I took a deep breath and closed my eyes to timidly ask, ‘H-how do I go back?'

The dull monotone in which the voice replied chilled me to the core. I felt physically cold as it said, in Ross's mental voice, ‘Pull your thoughts together.'

I decided to imagine a cage around the mist that was spread over Ross's thoughts. I imagined that gradually coming in towards my centre of conscious thought. White, metal wire pushed my thoughts together and to my relief, I found the fog retreating, till it was no longer spread over Ross's thoughts. I felt his thoughts and feelings reawakening and almost cried at his terror and vulnerability. I was glad to be pushed back into my own mind by a wave of rejection.

I opened my eyes again and burst into tears. I let go of Ross's hand, no longer wanting to sense the after-effects of what I had put him through.

I felt arms come around me but I pushed them away. "I can't feel your thoughts right now, Ross," I cried. "I just can't.

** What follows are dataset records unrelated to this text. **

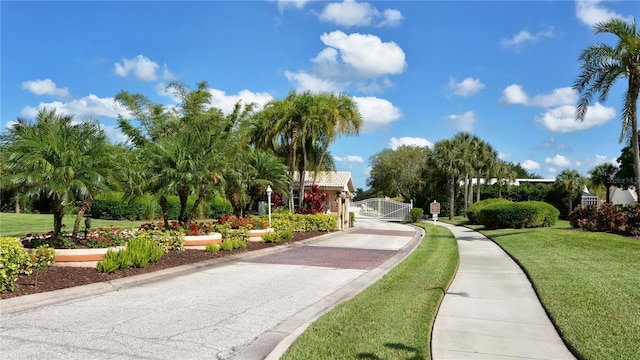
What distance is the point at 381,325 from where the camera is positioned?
6.11m

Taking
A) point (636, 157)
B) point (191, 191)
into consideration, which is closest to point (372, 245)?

I'm so sorry for what I did."

I brushed my tears away and looked straight into cerulean eyes which were filled with concern. "I want you to do that to me, okay?"

"But... why Rosa?" He sounded confused and anxious.

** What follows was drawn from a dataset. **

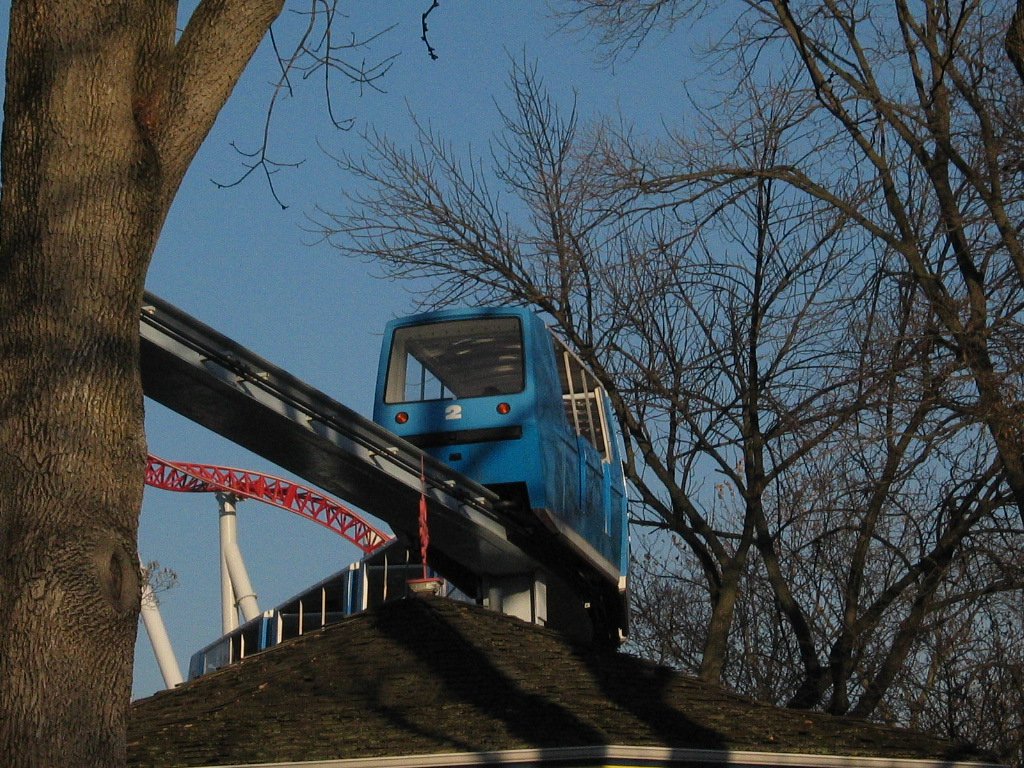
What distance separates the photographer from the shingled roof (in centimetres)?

"Because I feel like such a monster now and what you had to endure was unendurable. As your rose-dove, I want to be able to completely empathise with you."

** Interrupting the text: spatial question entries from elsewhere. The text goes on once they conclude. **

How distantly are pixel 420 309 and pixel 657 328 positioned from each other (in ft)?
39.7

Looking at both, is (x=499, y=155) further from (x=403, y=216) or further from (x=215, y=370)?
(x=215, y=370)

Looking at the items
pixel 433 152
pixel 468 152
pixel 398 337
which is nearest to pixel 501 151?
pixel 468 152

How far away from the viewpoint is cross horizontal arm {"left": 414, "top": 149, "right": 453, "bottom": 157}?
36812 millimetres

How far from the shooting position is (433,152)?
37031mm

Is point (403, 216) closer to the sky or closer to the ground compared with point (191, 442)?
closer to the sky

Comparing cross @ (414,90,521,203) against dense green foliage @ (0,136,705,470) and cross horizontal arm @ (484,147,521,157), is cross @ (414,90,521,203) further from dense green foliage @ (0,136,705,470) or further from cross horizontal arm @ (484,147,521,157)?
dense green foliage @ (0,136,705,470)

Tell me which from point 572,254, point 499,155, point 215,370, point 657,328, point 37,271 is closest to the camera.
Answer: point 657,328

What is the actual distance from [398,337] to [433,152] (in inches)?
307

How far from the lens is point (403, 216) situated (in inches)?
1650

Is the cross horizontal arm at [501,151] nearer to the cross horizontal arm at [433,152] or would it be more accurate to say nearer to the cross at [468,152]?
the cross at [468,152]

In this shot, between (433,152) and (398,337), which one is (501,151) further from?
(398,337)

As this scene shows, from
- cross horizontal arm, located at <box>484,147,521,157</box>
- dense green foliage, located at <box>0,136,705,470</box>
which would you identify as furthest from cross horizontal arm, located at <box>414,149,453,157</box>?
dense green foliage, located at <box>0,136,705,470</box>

"Oh, Rosa, darling, you don't have to do that."

"Yes, I do. Please don't argue with me, Ross. I feel like such a horrible person."

"Oh, no, that's not true."

The arms came around me again and didn't allow me to push them away. I cried into his shoulder, traumatised by what I'd done and what I'd felt.

I felt him kiss my shoulder. "Rosa, don't be upset. I can't live if you're upset. My heart needs your love and warmth and happiness to function."

I put my arms around him and said "I'm so, so sorry."

"I know. Just cheer up darling. For me. Will you cheer up for me?"

I nodded. I pushed myself away from him slightly so I could reposition myself to kiss him. I leant in and we kissed. It was a glorious moment. Ross's warmth and love rushed out to fill my mind and force away those awful memories and I allowed myself to be immersed in him, to be swept up by this current of emotion. I felt Ross's awe and wonder at the fact we were kissing. Kissing as an official couple.

‘We didn't even need to ask each other out,' he thought to me joyously.

I felt his dependency on my health, security and happiness. I felt the longing for us to somehow become more immersed in ourselves. I felt his overpowering satisfaction at being in my arms, being loved by me, cared for by me and wanted by me.

I thought about my feelings towards him, though they weren't half as strong as his. What struck a chord in me was his elation at finally having found someone who loved him. I realised, with a jolt, what a loveless life he must have suffered up until this point. His parents had abandoned him, he was an only child. Jack may be his best friend, but he wasn't a brother. Jack's parents had taken him under their wing and treated them as their own, but there wasn't really love there, just the desire to be there for him. Ross had needed so much more than for someone to be there for him. I felt happy that I could fill this gap in him.

When we broke away, Ross smiled. I gave him half a smile in return.

"I suppose we'd better put these walls up again," I sighed. "I did promise and it is really unfair if you don't think I love all of you."

Ross nodded. "Yeah."

I closed my eyes, held Ross's hand and swept up all the emotions Ross had let out into a mass of thought and feeling and imagined a wall rising up between them and the rest of Ross's mind. At a certain point, Ross took over and made the walls really high before strengthening them with resolve.

I let go of his hand and lay down, feeling exhausted, though strangely buzzing with energy. I suppose that must have been the effect of Ross's love.

A hand brushed against mine. ‘So you want me to do that to you?' asked a cold voice.